Ночь даёт возможность отдохнуть зрению и слуху. Но просыпаются запахи, они становятся ярче, сочнее, каждый запах отделяется из общей массы. И на каждом вдохе через свой чёрный, блестящий нос я узнаю о ночном лесе всё.

Мягкий, неслышный шаг моих лап по тропинке, невесомое касание хвоста о траву, дальше и дальше…

Ноздри широко хватают воздух… О! Я узнал этот запах, запах страха… неуверенности, слабости – запах моей добычи. Она где-то рядом – отчетливо чувствую аромат моей жертвы.

Надо обойти дерево ещё тише, ещё незаметнее. Глотаю глубже воздух, чтобы точнее узнать, где мой корм… Вот уже чувствую тёплый запах мягкой заячьей шкурки. Во рту появляется вкус свежей крови, почти забытый… Скорее, нужно торопиться.

Я спешу, шаг становится шире… осторожность притупляется… И – ах! – с тихим, но слышным свистом пружинит ветка. Вот уже слышится отчаянный толчок от земли зверька – теперь только погоня поможет достичь цели.

Но и погоня – бег палача в предвкушении жертвы была бесшумна. Так ветер путается в кустарниках, спешит выбраться из их цепких сучьев – а слышим мы только мягкий шорох от встревоженных ветвей.

 Я видел, как резко поворачивает зверёк, стараясь сбить меня со следа, запутать, обмануть. Обмануть меня! Того, кто всю жизнь обманывает всех. Это бесполезно. Он был моей целью на сегодняшний вечер. И чем дальше была эта цель от меня, тем сильнее хотелось её достичь.

Я чувствовал отчаяние зверька – по тому, с какой силой он отталкивался от земли, и как мощно отскакивали от его тела задетые им ветви кустарников.

Что мне ветки, хлещущие по глазам, когда ещё один миг и – победа. Предвкушение счастья лучше, чем оно само.

Прыжок, ещё прыжок. Чем ближе жертва, тем быстрее шаг. И вот уже прыжки напоминают полёт – так незаметны касания земли лапами.

Оттолкнувшись сильнее, я почти уткнулся в пушистую шкурку зайца, под которой – я чувствовал, точнее, предвкушал! – билось испуганное сердце, пульсировала слабая, трусливая кровь. И это предвкушение сделало следующий толчок сильнее. И мои зубы резко и точно впились в шею зайца, найдя то место – хрупкое, незащищённое. Челюсти сомкнулись крепче, и голова зверька стала безжизненной. Туловище судорожно дёрнулось – пару раз – и обвисло, потянув мёртвой тяжестью к земле.

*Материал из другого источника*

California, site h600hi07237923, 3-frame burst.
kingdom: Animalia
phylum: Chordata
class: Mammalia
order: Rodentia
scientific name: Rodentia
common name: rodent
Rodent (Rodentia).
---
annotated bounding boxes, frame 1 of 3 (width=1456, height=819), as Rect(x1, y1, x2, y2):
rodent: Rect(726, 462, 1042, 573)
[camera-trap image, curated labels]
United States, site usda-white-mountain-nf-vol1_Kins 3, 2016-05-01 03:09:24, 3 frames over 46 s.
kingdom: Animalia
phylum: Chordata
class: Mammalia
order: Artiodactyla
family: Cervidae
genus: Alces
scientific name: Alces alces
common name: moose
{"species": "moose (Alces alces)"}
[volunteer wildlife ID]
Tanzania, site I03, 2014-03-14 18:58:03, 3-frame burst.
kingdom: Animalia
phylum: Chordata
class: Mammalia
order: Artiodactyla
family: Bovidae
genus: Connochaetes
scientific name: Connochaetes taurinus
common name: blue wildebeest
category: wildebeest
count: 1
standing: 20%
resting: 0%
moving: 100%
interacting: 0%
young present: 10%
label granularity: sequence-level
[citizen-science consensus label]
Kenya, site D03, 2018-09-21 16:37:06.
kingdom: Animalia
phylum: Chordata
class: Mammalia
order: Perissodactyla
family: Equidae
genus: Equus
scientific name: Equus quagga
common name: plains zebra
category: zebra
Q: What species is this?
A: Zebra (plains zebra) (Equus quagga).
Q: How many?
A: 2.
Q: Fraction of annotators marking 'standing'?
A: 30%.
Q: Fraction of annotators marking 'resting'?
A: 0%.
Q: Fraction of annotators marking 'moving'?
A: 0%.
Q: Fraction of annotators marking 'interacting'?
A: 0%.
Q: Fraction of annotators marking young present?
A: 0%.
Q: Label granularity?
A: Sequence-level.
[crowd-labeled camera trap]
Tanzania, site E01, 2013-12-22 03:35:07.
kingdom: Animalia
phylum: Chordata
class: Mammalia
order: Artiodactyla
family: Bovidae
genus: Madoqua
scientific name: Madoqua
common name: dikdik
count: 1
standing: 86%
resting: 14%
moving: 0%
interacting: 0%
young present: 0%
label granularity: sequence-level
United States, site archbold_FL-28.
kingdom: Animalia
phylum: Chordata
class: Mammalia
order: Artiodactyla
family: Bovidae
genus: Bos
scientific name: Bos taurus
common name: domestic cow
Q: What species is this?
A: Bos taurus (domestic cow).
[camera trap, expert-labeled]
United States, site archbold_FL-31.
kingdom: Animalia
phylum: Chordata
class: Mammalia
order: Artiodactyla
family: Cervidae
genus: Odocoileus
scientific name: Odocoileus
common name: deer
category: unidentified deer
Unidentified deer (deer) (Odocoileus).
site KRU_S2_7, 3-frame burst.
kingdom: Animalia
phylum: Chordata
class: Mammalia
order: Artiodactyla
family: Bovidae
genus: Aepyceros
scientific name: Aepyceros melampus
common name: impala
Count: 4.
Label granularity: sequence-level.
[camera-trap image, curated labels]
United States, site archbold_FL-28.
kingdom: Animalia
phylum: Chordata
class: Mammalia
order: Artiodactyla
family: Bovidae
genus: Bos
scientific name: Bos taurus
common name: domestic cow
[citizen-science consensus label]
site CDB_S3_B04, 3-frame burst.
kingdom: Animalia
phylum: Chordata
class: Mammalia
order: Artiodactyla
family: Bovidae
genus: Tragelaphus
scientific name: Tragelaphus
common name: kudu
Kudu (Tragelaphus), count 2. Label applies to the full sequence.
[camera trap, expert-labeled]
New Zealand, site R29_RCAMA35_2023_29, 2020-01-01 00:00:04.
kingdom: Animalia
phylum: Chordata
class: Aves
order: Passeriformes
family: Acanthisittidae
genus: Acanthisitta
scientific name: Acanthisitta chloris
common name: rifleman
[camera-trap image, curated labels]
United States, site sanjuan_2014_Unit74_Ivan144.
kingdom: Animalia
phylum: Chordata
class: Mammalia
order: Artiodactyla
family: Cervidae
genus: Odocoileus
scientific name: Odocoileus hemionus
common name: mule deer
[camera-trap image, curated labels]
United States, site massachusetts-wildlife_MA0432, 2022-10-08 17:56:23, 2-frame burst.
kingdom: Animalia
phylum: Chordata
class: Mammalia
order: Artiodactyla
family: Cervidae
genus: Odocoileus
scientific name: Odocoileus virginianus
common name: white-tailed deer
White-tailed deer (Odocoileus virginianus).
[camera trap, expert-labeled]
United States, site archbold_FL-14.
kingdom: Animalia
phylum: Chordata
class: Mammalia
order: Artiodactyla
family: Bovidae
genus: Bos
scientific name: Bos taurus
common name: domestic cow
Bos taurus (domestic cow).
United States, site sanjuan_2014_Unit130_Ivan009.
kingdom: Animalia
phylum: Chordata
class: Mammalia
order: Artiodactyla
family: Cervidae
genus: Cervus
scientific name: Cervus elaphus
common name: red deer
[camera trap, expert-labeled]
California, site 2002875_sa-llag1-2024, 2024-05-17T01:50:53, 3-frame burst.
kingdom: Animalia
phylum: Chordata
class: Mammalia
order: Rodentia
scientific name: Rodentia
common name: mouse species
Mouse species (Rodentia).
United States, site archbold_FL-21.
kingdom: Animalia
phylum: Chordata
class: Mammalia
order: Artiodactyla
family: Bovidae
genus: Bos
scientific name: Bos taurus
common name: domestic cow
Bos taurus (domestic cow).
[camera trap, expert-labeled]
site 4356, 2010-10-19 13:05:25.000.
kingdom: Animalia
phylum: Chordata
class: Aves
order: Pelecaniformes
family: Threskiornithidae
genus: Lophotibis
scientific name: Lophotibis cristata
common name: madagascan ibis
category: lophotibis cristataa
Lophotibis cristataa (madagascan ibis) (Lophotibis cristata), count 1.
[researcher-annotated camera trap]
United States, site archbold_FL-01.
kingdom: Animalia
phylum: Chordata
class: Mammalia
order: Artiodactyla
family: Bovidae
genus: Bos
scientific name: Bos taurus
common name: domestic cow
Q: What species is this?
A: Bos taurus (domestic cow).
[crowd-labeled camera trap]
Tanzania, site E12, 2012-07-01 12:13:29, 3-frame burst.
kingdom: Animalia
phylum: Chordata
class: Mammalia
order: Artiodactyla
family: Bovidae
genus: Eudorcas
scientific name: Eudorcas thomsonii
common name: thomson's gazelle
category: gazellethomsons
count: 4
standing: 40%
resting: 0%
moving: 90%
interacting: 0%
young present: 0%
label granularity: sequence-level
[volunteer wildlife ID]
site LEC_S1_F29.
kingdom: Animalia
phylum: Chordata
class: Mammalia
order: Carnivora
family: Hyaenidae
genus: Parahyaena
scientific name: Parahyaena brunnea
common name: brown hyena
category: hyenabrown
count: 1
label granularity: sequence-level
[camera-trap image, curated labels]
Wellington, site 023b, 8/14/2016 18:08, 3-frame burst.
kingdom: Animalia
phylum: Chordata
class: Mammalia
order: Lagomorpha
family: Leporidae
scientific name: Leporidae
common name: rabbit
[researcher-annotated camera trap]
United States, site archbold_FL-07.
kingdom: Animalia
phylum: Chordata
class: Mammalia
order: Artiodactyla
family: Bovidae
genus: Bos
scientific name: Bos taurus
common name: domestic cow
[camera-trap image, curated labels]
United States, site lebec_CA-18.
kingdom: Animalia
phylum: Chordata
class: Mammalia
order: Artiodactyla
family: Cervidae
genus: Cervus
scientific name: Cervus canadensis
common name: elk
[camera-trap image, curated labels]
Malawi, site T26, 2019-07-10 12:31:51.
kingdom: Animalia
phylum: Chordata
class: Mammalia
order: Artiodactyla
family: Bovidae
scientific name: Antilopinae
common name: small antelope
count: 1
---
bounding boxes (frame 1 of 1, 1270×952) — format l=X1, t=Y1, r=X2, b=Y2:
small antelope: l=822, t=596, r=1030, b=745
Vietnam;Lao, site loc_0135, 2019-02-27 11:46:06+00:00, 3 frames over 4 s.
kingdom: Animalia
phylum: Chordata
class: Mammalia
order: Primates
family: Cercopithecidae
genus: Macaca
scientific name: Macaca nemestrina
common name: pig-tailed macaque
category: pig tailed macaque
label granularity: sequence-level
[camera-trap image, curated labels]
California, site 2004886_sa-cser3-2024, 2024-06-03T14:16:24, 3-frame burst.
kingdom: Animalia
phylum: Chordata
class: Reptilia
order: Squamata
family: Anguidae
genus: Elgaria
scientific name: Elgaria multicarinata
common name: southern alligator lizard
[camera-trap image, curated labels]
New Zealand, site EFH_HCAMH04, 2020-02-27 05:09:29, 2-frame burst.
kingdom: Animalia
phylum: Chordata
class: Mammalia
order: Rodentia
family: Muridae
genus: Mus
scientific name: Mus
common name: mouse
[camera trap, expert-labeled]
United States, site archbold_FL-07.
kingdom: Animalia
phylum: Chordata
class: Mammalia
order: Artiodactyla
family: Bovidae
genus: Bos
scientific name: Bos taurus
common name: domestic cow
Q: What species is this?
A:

Теперь, разрывая лапами пух, с жадностью глотал мясо – горячее, сочившееся кровью. Ещё секунду назад оно было моей мечтой, моим главным желаньем сегодняшнего вечера. Я добился своей цели, упивался ею, торжествовал, склонившись над своей жертвой. Но чувствовал уже, что скоро наступит опустошение, разочарование от исполненной мечты. Потому что желаем мы всегда больше, чем можем получить. Амбиции – удел хищников.

Да… этот вечер не прошёл зря. И лучшее, что было в нём – это погоня.

 

* * *

Сегодня особенно навалились повседневные заботы и дрязги человеческой жизни. И одежда, казалось, сильнее сковывала и грузом давила на тело. И город забирал по крупицам любовь к жизни, тревожил, раздражал толпой. Сильнее хотелось сбежать, но улицы запутывали, дома не отпускали, цеплялись, крались следом….

Что-то давило, что-то тревожило. Лес – мой мир! – манил по-прежнему, но почему-то казался опасным, очеловеченным. Нет, нельзя допускать такие мысли – это предательство моей родины. Я ускорил шаги… быстрее, быстрее, надо избавиться от этого чувства, надо поскорее слиться со своей стихией, довериться ей, дать поглотить себя. Огромными прыжками метнулся под мрачные ели. Вот она – моя тропа.

Всё на ней так же, как всегда. Воздух прохладен, но сухая хвоя и мелкие ветки томно дышат теплом. Натыкаюсь носом на различные запахи – птица клевала смородину, мышь пробегала через тропу, русак оставил клок шерсти на колючей ветке. А этот запах заставил меня остановиться – неприятный, злой, так пахнет опасность в лесу, так пахну я днём… Но вот запах исчез, улетучился вместе с пришлым, сонным ветром, пробежал, растворился в темноте. А может быть, показалось? Хоть бы – не было…

Клок заячьего пуха на еловой ветке – всего три шерстинки, а какой запах – напомнили о вчерашней добыче, о той упоительной погоне. Захотелось повторить… Тело – гибкое, сильное – было готово к бешеному бегу, истосковалось по движению, напряглось в предвкушении. И мой нос меня не подвёл, вот он, запах добычи – пряный, тёплый запах шерсти маленького беззащитного зверька, манящего своей беспомощностью и трусостью. Вперёд, скорее!

Странно – откуда запах крови?.. Он ранен… И слух не обнаруживает никаких шорохов… Притаился. Если зверь ранен – честной погони не будет. Но что тут поделаешь? Я не виноват. И без того тощее брюхо поджалось ещё сильнее. Моя нетерпеливость подогревалась запахом крови… Скорее, скорее… Вот она – цель!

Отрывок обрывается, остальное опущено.